What a twisted train of thought. I wasn't even normal for my race of warriors. My ex-best friend had become a monster and threatened to kill me in the eighth grade. I had almost just commited suicide. I had a seriously dangerous crush on my Beta, which would get me fired. I was thinking of getting fired when I was fifteen. What kind of sick kid was I?
Then I realized that Dimitri was still looking down at me concernedly, my head in his lap, laying on the floor. I stopped laughing, sat up, and murmered something about being fine. He didn't buy it, but eventually left when I wouldn't say anymore than that.
For a while I just sat there, watched the sunset and the moon rise. I sat and thought, looking at the stars, which were everywhere in the sky. When the moon was directly over my head, and I was shivering, contemplating going inside, I heard the door slide open.

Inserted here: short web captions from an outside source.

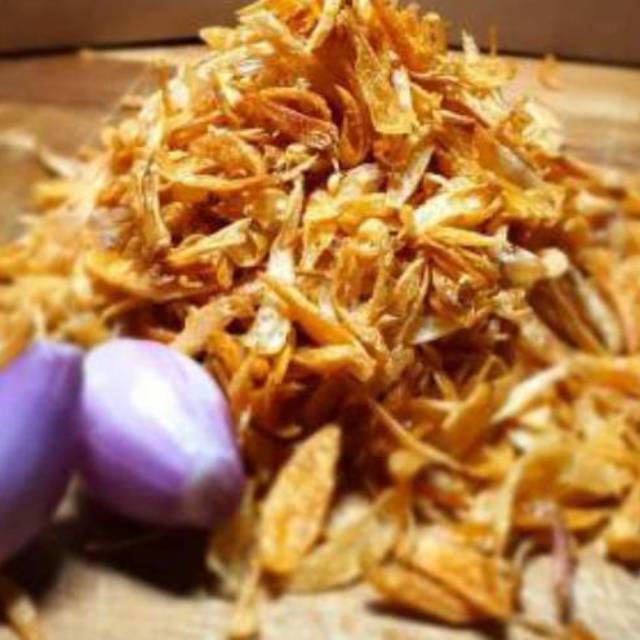 

BAWANG GORENG "ONIONS" Bawang Merah Goreng tanpa MSG, tanpa pengawet, ENAK dan HALAL MUI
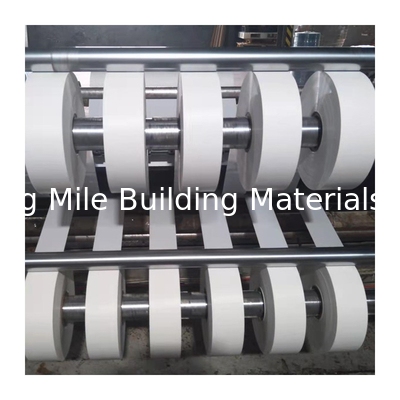 White PE Polyethylene Release Liner Plastic Film for Butyl Rubber Tape
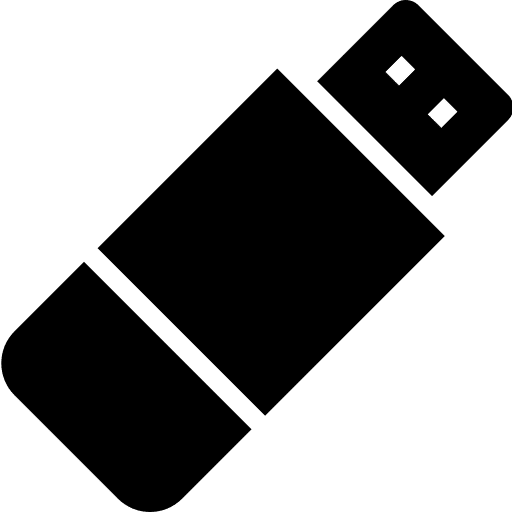 Pendrive usb drive wifi usb icon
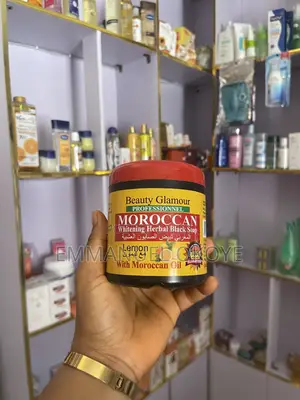 Morrocan Black Soap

Dimitri walked over, and lay down beside me. "You have a headache too?" I nodded, glad that I wasn't the only one. He seemed to be studying me, and I took the opportunity to do the same. His dark blue T-shirt had a small V-neck, and showed off his muscles. He wore long white plaid shorts. His hair was slightly wind blown, making it look amazing. His tan skin almost glowed in the deck light. The icy blue eyes that I loved so much were still studying me, and I wondered what he saw; if he liked what he saw. Stupid. You shouldn't care about that. He's not an option. My stupid conscience was right, and I walked to the balcony to avoid the temptation of his eyes.

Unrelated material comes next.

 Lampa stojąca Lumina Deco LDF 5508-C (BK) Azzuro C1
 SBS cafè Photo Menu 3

We stayed like this for a while, and still I felt his eyes on me. I made an effort at small talk, but every question asked was answered in one word. Until he asked me a question. "Why were you about to jump? What drove you to that length?"
"I don't really know. I mean, my life is sure twisted, but that isn't why I got up on the railing. It was more like my mind tricked me into believing that I could fly. I was really about to come back down when you got there. I promise."
"I don't want you to ever die Rose. Because I don't know what I would do without you. I was wrong when I said that the Vote didn't matter. You're clearly the much better choice. Don't ever leave."
"Dimitri I- I won't" I was unsure as to how the conversation had gotten so serious so fast, but lost that train of thought when I felt Dimitri's breath on the back of my neck.
He had walked up right behind me, and placed his hands on the railing to either side of mine. I turned around, and his face was inches from mine. "Rose- I- your beautiful." His words were left behind as I closed the distance between us. Our lips met, and it was bliss. He moved closer, putting his hands on my back, my neck, deepening the kiss. My conscience was overruled by the pure joy that came with the kiss. And then it was over, and I remembered all of the reasons that we couldn't be doing this.
"I have to go. We can't- we shouldn't be doing this." He nodded, and I turned to go back inside. Only to turn right back. "Comrade." He turned at the sound of his nickname. "I'm not one to kiss and tell. I hope you're not either." It was a not so subtle hint that we couldn't tell anyone. At all.
My Wednesday sucked. Because I was faced not only with the daily trials of life, but also with the realization that we could never be together. That was sad for me, because I was seriously starting to think that I was falling in love with him. How that kiss made me feel. It was like a drug, and I didn't know how long I could go without another dose.